_Direction_
Find the line that contains "In comparison, is" and print it and every line after it, exactly, please.

A block of data:
——————
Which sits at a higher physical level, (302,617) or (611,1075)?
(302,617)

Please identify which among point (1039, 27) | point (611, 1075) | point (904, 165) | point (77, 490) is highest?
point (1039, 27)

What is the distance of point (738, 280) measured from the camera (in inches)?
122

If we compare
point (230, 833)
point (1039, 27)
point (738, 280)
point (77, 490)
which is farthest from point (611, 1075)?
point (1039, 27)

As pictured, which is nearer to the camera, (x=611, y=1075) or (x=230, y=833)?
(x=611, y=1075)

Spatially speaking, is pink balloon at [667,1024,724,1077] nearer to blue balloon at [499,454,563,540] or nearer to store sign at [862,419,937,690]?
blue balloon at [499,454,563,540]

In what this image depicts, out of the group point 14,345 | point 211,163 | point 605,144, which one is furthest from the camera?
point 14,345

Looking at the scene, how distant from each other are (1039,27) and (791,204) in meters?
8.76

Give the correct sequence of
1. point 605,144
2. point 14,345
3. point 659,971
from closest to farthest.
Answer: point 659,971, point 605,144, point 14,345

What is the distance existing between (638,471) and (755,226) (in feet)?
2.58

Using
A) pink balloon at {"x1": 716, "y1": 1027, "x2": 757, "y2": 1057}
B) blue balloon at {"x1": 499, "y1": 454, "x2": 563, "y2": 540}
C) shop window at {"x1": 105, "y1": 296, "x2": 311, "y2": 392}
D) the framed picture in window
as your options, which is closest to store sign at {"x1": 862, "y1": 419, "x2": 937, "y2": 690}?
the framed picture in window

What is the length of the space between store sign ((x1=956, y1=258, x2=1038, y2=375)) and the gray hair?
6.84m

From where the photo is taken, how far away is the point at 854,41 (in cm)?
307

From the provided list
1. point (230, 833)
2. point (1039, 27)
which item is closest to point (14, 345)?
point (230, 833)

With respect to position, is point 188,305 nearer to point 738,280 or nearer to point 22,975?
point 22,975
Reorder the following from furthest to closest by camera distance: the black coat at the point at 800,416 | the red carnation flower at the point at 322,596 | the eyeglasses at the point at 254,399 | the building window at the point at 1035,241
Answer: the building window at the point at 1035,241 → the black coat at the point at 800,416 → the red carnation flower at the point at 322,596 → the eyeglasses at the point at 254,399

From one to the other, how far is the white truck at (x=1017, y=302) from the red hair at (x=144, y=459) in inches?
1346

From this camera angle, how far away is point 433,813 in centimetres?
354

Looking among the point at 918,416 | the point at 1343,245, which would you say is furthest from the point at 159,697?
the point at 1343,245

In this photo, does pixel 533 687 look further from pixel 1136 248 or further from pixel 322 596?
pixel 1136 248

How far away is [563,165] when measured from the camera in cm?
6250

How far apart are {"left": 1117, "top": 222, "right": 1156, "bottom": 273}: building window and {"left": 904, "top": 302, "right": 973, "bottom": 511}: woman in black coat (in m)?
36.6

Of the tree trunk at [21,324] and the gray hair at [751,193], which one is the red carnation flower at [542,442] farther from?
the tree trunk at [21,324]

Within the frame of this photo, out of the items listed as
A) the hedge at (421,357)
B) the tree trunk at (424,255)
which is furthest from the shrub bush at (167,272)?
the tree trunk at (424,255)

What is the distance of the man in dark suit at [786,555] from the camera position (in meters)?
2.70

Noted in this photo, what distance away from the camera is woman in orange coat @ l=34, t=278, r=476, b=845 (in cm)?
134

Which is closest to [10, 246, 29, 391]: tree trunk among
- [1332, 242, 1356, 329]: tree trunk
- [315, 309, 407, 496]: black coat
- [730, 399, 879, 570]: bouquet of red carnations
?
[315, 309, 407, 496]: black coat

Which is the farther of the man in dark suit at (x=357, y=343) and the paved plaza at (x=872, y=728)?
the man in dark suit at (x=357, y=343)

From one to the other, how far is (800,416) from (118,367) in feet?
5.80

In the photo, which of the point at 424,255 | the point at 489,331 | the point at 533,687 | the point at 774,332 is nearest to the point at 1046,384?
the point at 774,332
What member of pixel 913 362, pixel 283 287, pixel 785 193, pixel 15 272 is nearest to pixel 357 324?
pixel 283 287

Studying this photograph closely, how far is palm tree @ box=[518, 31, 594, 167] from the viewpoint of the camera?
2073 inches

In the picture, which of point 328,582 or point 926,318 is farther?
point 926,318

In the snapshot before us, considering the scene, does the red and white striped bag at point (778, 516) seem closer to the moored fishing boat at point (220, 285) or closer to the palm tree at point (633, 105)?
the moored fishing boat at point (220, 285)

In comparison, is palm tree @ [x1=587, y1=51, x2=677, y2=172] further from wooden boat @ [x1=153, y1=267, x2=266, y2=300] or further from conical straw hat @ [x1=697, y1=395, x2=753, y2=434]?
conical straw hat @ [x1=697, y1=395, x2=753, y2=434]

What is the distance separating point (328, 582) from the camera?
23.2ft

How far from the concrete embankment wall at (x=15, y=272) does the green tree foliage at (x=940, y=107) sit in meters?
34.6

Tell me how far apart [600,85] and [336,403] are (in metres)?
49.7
——————
_Exercise solution_
In comparison, is palm tree @ [x1=587, y1=51, x2=677, y2=172] further from wooden boat @ [x1=153, y1=267, x2=266, y2=300] or further from conical straw hat @ [x1=697, y1=395, x2=753, y2=434]?
conical straw hat @ [x1=697, y1=395, x2=753, y2=434]

What is the distance separating point (328, 582) from the camera?
23.2ft

How far from the concrete embankment wall at (x=15, y=272) does the green tree foliage at (x=940, y=107) sit in meters?
34.6

Tell me how far apart [600,85] and [336,403] are (in metres)?
49.7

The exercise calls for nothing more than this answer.